The mid-Richmond valley will convert 650ha of mostly fallow cane country over to rice this season, something of a first, and the future looks incredibly bright for this crop that fits well into existing sugar cane rotation.
The district’s first dedicated rice consultant, Steve Rogers, says aerobic, or dryland varieties of tasty Tachiminori and a typical lowland variety Langi are expected to produce an average of 7t/ha based on previous years’ results which have seen up to 10t/ha in times like last year’s summer which received 440mm and just 30mm rain for for a six week period leading up to panicle initiation which is a critical time for yield.
Considering the price at the moment is about $400/t, the return on investment is a positive one indeed and there is no reason at this stage to doubt the claim that next season’s crop will double as will the years’ following.
Mr Rogers says the cost to plant and produce, including sprays, harvest and shipping equate to around $1000/ha but can be down as low as $600/ha if best management practices are in place and producers own their own equipment. Where no crop is currently grown, for fear of waterlogging, upland rice might fill a void in an otherwise incomplete farming system.
The season’s first crop was planted October 29, on Owen Dory’s paddock at Swan Bay where 250-300 seeds per square metre have successfully sprouted with plants now tillering after 8mm rain.
Critical stages for aerobic rice production is the microspore stage prior to booting, about 90 days after planting, when the panicle is susceptible to climate-induced sterility if consecutive nights fall below 15C, so Mr Rogers recommends planting by mid November.
With so much peat soil on the mid-Richmond there is tremendous opportunity to develop this new industry – which was started by a grower named Gary Woolley with literally a handful of seeds at the turn of the millennium.
Mr Rogers says summer rice can work well as a break crop from cane, with winter legumes like faba beans a potentially perfect partner, providing up to half the required nutrient and helping considerably with weed control. If the market for faba beans fails they can be used as green manure.
The fibrous root structure of rice itself is also good as a soil conditioner, leaving pathways for water and air as the biomass decomposes.
“Growers say to me they are amazed at how easy it is to work their soil after a crop of rice,” Mr Rogers says.
All rice from the Northern Rivers will be processed at Fairy Hill Via Casino. Most of the grain will be stored at Mara Global’s facility at Shannonbrook.

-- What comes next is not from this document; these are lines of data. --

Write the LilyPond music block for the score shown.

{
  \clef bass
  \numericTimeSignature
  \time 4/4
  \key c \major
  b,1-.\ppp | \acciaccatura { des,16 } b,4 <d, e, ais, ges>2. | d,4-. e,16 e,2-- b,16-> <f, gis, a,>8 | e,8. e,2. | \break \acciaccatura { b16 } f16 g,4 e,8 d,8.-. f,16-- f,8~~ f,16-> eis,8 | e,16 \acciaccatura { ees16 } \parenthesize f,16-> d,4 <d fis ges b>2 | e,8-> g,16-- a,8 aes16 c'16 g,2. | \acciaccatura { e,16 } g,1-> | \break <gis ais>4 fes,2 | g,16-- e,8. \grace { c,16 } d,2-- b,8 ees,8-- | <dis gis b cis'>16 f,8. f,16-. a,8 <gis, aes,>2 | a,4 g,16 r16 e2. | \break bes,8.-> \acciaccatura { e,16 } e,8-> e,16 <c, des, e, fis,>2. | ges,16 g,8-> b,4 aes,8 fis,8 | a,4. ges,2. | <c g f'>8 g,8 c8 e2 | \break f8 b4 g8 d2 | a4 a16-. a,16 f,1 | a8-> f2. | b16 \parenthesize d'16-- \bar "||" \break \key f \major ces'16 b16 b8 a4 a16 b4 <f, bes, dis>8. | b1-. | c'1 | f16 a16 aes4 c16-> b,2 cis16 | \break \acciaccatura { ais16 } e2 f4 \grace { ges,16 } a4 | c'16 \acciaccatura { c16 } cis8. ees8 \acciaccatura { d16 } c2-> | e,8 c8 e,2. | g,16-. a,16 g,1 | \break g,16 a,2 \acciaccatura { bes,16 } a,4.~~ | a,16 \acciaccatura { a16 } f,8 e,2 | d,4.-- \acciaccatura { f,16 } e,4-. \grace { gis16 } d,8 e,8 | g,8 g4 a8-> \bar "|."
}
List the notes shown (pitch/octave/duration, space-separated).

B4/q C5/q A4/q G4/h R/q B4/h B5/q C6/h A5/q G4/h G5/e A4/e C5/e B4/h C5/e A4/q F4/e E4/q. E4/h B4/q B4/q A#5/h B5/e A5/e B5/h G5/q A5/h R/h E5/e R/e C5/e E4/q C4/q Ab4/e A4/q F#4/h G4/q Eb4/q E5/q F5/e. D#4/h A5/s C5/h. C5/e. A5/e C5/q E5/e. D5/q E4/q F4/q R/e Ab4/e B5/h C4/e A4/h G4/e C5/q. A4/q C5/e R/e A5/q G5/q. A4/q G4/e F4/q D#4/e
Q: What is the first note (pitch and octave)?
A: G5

Potential requires an open market
The opportunities that might flow from dryland rice grown on north coast peat soils could be lost over the border to Queensland if current market restrictions are maintained, says northern rivers rice consultant Steve Rogers.
NSW Minister for Agriculture Niall Blair is expected shortly to hand down recommendations on single desk rice marketing.
SunRice has repeatedly said a single desk export arrangement works in Australia’s favour when faced with big global competition but Mr Rogers points out Queensland rice growers are allowed to export. The mid-Richmond is just an hour from the border.
“It would appear the minister intends to roll over the existing arrangements and again appoint SunRice with the sole and exclusive export licence,” Mr Rogers said.
“At this stage the minister has not allowed any opportunity to meet with grower representatives from the Northern Rivers.”
“It is not viable to transport paddy rice 1200 km to mills in the Riverina. Farmers need to be able deliver their rice to local storage facilities.
“But until new players have the chance to export product grown on the North Coast there will be a lack of investment in the industry,” he said. “We need an export licence.”
Mr Rogers says the domestic market is a strong one but the volume of product coming out of irrigated paddy fields in the Riverina meant north coast growers were faced with a ‘David versus Goliath’ type scenario.